In the illustration above the tension is being taken from a larger piece of knitting, say ten stitches more than you need and 10 rows more. You place a pin where the 4 inches or 10 centimetres should be, counting out the stitches and rows. If the measurement goes beyond your pins you have knitted too tightly and need to try with a larger knitting pin. If the measurement is within the pins then you have knitted too loosely and need to try with a smaller size.
Remember, there is nothing wrong with you if your tension isn't the same as the pattern. You just have to adjust your knitting pin size to get to the right size. Once you have got this right then all your garments will come out right.

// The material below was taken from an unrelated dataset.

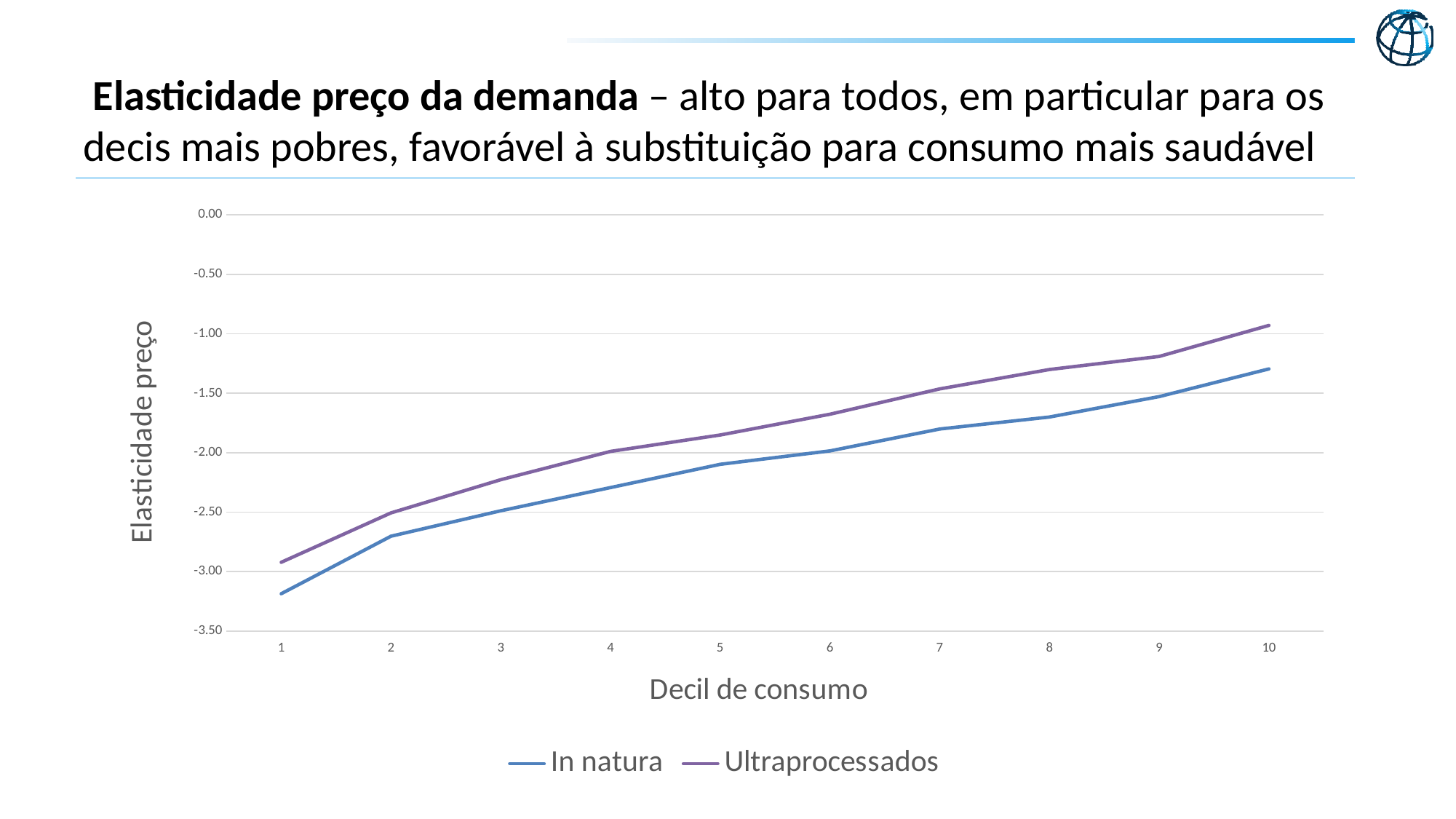
At which decile is the Ultraprocessados value highest? 10 Is the value for In natura at decile 1 greater or less than -3.00? less How many consumption deciles are plotted along the x axis? 10 Do the values for In natura rise or fall as the decile increases from 1 to 10? rise What is the title of the x axis of the chart? Decil de consumo Is the value for Ultraprocessados at decile 10 greater or less than -1.00? greater What kind of chart is shown on the slide? line chart How many series does the legend list? 2 At decile 1, which series has the higher (less negative) value, In natura or Ultraprocessados? Ultraprocessados Is the value for In natura at decile 10 greater or less than -1.00? less At which decile is the In natura value lowest? 1 Do the values for Ultraprocessados rise or fall as the decile increases from 1 to 10? rise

PEACHEY ETHKNITS TOP TIP (1)
Do you hate knitting button and buttonhole bands and then having to stretch and stitch on?
TRY THIS
Cast on stitches for rib PLUS the stitches for your band. Work as pattern until required length for rib.
Change your knitting needles for main part of garment but keep you band stitches on the smaller ones. A good idea is to use shorter or children’s needles, or cut down a plastic or bamboo pair.

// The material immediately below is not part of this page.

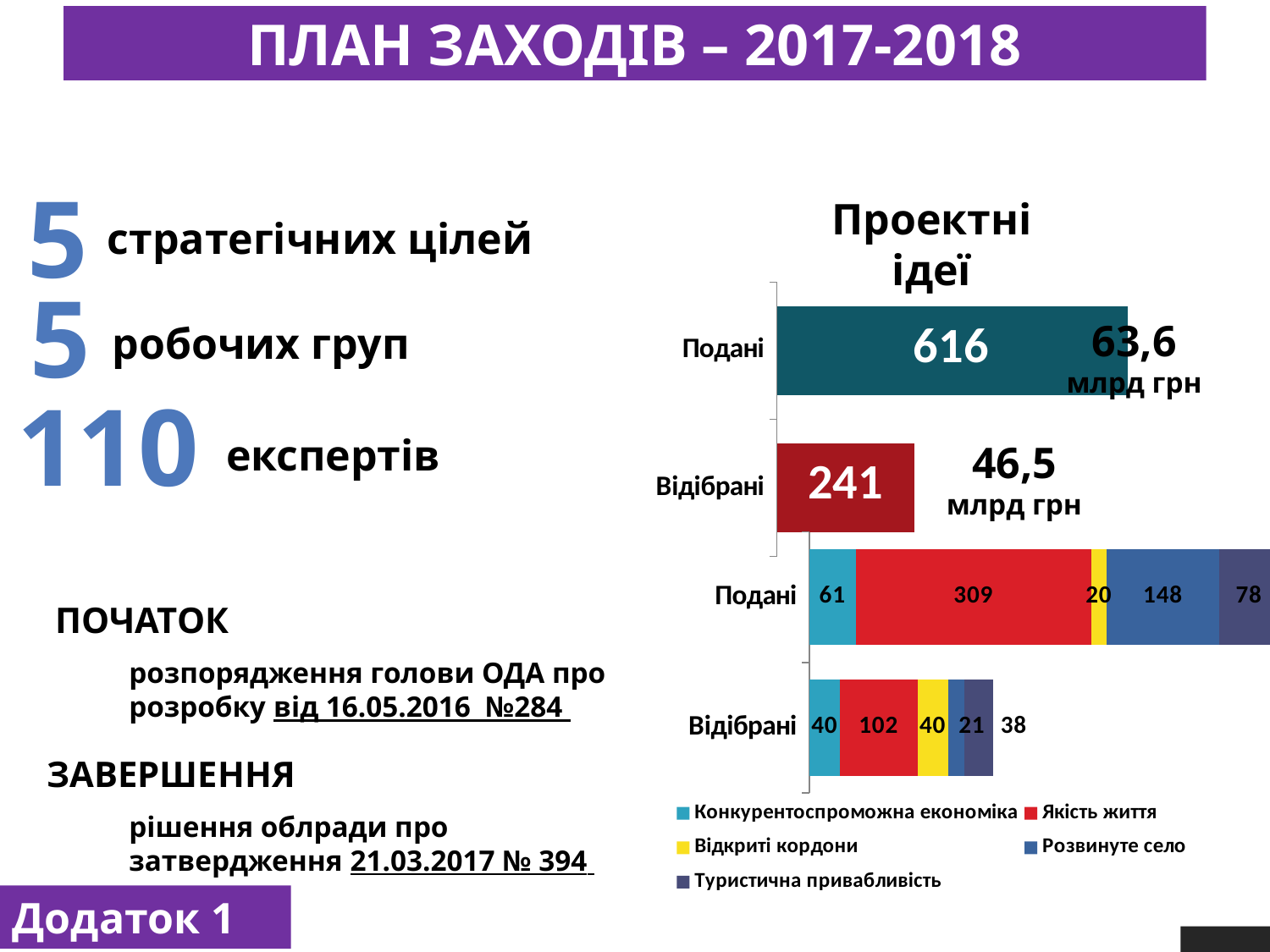
In the top chart titled 'Проектні ідеї', what amount in млрд грн is shown next to the 'Відібрані' bar? 46,5 млрд грн In the bottom stacked bar chart, what is the total of the 'Відібрані' bar? 241 In the bottom stacked bar chart, what is the value of 'Розвинуте село' for 'Відібрані'? 21 In the bottom stacked bar chart, what is the value of 'Якість життя' for 'Подані'? 309 In the top chart titled 'Проектні ідеї', what is the value for 'Відібрані'? 241 In the top chart titled 'Проектні ідеї', what is the difference between the 'Подані' and 'Відібрані' values? 375 In the bottom stacked bar chart, how many series does the legend list? 5 What kind of chart is the bottom chart on the slide? Stacked bar chart In the bottom stacked bar chart, what is the value of 'Туристична привабливість' for 'Подані'? 78 In the top chart titled 'Проектні ідеї', what is the value for 'Подані'? 616 In the bottom stacked bar chart, which series has the largest value in the 'Подані' bar? Якість життя In the bottom stacked bar chart, which series has the smallest value in the 'Відібрані' bar? Розвинуте село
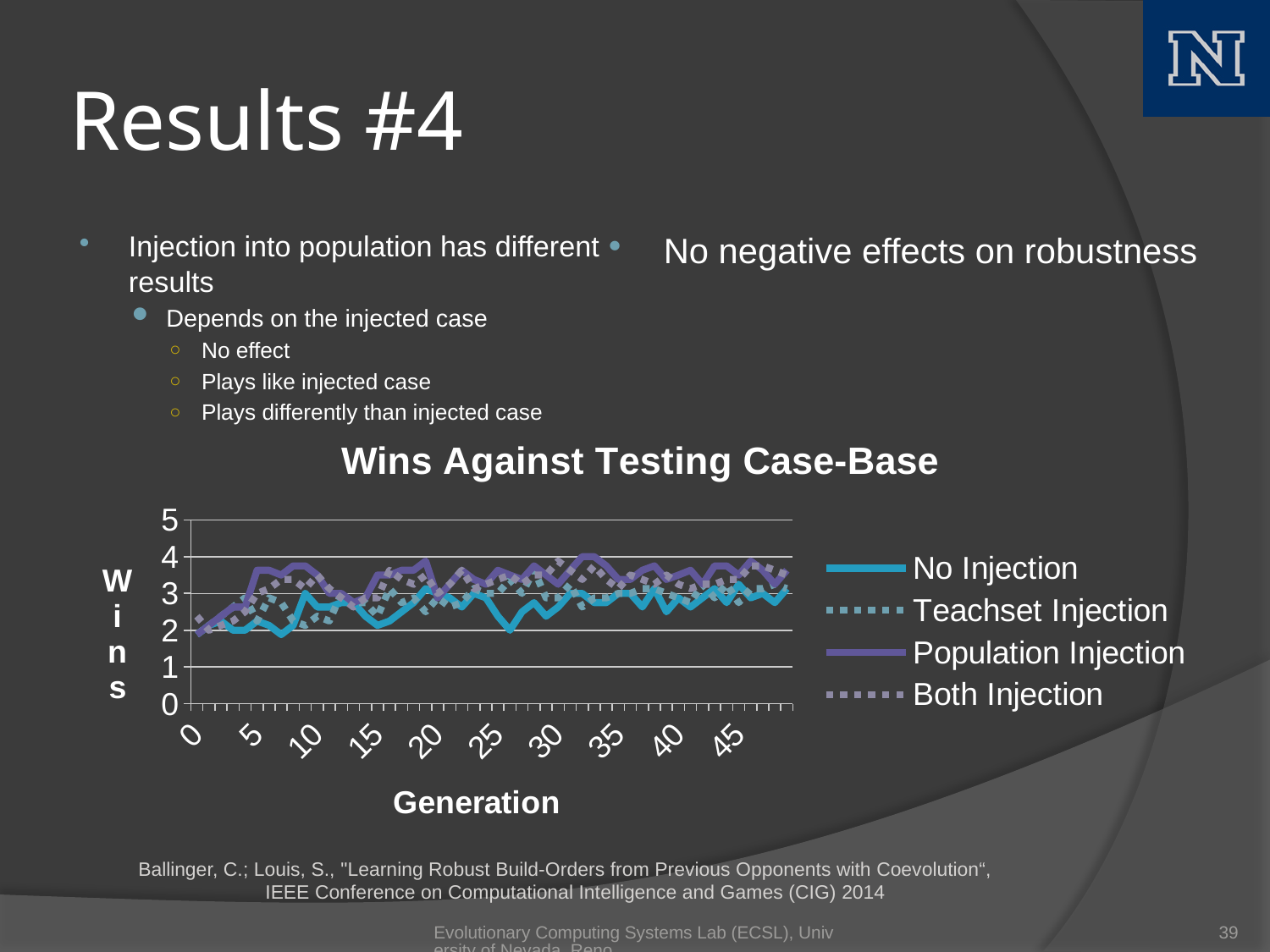
Is the value for Population Injection at generation 10 greater or less than 3? greater Is the value for No Injection at generation 25 greater or less than 3? less How many series does the chart's legend list? 4 Is the value for Population Injection at generation 5 greater or less than 3? greater What is the title of the chart? Wins Against Testing Case-Base What kind of chart is shown on the slide? line chart What label is shown on the x axis of the chart? Generation Does the No Injection series generally rise or fall from generation 0 to generation 45? rise At generation 5, which series has the larger value: Population Injection or No Injection? Population Injection Does the Population Injection series generally rise or fall from generation 0 to generation 10? rise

Continue working across main part of knitting on larger pins but when you get to the band use the smaller size. Thus, leaving main knitting on larger pin and band knitting on smaller pin, working any shaping before you work the band.
When working buttonholes, first mark positions of buttons on button band and then work buttonholes to match.
If making a V-neck cardigan or jacket, when you have reached shoulders leave button bands on a stitch holder until garment is joined at shoulders. Then continue band until it reaches centre back, slightly stretched. You will then have to stitch this on and join at centre back.
Apart from the back neck this saves you stretching and sewing. No bulges and puckers – easy!